Required work =>
Return all lines in the data where the string "annotators" can be found.
Start of Block
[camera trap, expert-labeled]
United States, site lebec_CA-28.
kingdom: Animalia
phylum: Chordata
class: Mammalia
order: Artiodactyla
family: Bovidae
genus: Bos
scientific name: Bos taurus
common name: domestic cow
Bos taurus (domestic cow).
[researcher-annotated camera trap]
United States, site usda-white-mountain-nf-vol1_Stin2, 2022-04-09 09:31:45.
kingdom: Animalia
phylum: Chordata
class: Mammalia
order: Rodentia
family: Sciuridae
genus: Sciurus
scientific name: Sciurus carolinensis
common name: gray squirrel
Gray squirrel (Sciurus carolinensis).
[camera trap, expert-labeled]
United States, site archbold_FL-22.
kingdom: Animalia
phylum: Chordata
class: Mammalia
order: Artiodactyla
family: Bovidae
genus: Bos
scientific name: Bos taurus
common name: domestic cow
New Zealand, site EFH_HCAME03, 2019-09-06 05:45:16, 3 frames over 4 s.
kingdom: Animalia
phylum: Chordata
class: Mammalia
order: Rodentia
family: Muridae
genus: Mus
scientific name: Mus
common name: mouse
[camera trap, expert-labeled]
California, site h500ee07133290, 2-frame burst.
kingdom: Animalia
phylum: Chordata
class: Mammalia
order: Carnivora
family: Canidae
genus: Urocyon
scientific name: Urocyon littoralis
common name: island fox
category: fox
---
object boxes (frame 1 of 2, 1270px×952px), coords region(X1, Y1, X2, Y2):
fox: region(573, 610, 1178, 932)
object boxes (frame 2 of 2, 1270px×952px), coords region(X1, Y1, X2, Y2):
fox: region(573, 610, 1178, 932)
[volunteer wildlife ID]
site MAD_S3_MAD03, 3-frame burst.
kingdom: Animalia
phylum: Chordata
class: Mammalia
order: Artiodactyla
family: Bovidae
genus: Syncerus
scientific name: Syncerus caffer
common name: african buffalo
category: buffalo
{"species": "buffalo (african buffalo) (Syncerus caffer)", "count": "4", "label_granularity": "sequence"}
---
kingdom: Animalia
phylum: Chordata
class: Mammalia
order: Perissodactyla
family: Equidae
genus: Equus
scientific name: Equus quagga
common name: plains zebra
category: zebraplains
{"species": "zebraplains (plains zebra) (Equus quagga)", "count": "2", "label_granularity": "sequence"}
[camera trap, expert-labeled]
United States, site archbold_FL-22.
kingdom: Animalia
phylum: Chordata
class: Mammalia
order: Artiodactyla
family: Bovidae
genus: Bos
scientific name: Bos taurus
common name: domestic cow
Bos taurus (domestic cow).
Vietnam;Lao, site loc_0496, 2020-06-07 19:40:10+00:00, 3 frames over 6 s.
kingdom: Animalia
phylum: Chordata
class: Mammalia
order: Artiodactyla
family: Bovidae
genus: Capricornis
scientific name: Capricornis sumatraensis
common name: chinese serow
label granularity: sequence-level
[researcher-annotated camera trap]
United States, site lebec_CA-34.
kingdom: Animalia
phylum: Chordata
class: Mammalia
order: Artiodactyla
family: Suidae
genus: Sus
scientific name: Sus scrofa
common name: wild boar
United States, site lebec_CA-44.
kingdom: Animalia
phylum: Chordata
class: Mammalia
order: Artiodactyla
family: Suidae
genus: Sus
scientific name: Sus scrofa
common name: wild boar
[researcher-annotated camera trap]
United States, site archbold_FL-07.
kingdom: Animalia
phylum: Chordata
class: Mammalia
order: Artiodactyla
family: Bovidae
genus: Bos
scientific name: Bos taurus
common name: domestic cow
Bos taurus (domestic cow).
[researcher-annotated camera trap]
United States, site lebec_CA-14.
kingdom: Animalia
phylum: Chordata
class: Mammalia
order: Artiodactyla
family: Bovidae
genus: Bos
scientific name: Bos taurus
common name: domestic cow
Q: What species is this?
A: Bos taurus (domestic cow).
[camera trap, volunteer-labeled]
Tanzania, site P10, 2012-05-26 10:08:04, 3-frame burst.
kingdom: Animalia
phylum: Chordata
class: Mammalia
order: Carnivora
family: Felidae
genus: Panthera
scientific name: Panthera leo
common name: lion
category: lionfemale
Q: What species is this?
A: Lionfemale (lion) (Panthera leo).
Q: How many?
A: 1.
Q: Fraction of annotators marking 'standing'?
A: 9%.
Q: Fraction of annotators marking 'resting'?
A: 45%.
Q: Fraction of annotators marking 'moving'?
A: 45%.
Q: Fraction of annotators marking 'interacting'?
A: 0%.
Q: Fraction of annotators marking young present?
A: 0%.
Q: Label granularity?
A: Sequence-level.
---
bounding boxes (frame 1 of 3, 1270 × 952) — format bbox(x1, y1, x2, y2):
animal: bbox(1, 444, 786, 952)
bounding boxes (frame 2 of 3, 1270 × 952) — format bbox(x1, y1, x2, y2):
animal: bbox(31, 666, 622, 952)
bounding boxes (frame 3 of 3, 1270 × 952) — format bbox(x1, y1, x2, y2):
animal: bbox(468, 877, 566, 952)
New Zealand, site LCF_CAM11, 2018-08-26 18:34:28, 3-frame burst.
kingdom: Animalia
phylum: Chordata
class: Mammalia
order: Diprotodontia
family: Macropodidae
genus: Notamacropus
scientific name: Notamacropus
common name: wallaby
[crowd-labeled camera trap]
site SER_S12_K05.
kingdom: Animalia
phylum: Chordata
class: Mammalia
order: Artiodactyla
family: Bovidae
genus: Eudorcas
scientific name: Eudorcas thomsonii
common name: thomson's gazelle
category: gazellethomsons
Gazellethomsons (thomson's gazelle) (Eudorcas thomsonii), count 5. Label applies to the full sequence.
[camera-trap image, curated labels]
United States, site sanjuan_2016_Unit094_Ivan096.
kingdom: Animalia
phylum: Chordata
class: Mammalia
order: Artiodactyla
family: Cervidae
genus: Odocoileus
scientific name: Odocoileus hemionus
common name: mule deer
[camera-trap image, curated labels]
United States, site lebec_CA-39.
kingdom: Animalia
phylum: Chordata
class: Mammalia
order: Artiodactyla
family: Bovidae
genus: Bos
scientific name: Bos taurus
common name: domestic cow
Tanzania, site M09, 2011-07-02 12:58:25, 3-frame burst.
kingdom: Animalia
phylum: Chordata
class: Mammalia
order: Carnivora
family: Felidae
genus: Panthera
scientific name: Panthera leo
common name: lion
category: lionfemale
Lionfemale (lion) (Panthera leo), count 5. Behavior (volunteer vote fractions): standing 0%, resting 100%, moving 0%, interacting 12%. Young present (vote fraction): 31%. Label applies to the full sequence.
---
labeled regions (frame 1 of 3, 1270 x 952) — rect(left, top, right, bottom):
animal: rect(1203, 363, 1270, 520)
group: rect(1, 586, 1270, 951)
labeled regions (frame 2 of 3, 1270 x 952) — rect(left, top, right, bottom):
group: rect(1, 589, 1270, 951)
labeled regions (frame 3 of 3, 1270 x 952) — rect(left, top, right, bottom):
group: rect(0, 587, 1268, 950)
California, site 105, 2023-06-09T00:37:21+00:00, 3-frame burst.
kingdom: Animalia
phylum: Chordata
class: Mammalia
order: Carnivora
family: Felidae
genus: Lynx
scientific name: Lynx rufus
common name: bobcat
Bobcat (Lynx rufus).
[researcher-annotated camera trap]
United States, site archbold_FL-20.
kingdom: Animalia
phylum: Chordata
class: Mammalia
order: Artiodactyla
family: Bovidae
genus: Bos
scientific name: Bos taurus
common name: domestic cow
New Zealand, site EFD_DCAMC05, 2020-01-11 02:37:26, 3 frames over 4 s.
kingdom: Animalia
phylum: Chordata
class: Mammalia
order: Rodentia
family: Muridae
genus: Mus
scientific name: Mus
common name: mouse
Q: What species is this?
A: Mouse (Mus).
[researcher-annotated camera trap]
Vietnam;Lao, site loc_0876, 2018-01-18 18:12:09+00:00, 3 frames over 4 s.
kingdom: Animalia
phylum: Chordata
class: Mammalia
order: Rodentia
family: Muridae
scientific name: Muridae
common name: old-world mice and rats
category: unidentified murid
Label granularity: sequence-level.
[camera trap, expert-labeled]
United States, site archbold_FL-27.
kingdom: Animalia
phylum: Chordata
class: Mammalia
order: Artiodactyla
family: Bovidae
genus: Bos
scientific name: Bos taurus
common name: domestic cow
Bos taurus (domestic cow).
End of Block
Answer below =>
Q: Fraction of annotators marking 'standing'?
Q: Fraction of annotators marking 'resting'?
Q: Fraction of annotators marking 'moving'?
Q: Fraction of annotators marking 'interacting'?
Q: Fraction of annotators marking young present?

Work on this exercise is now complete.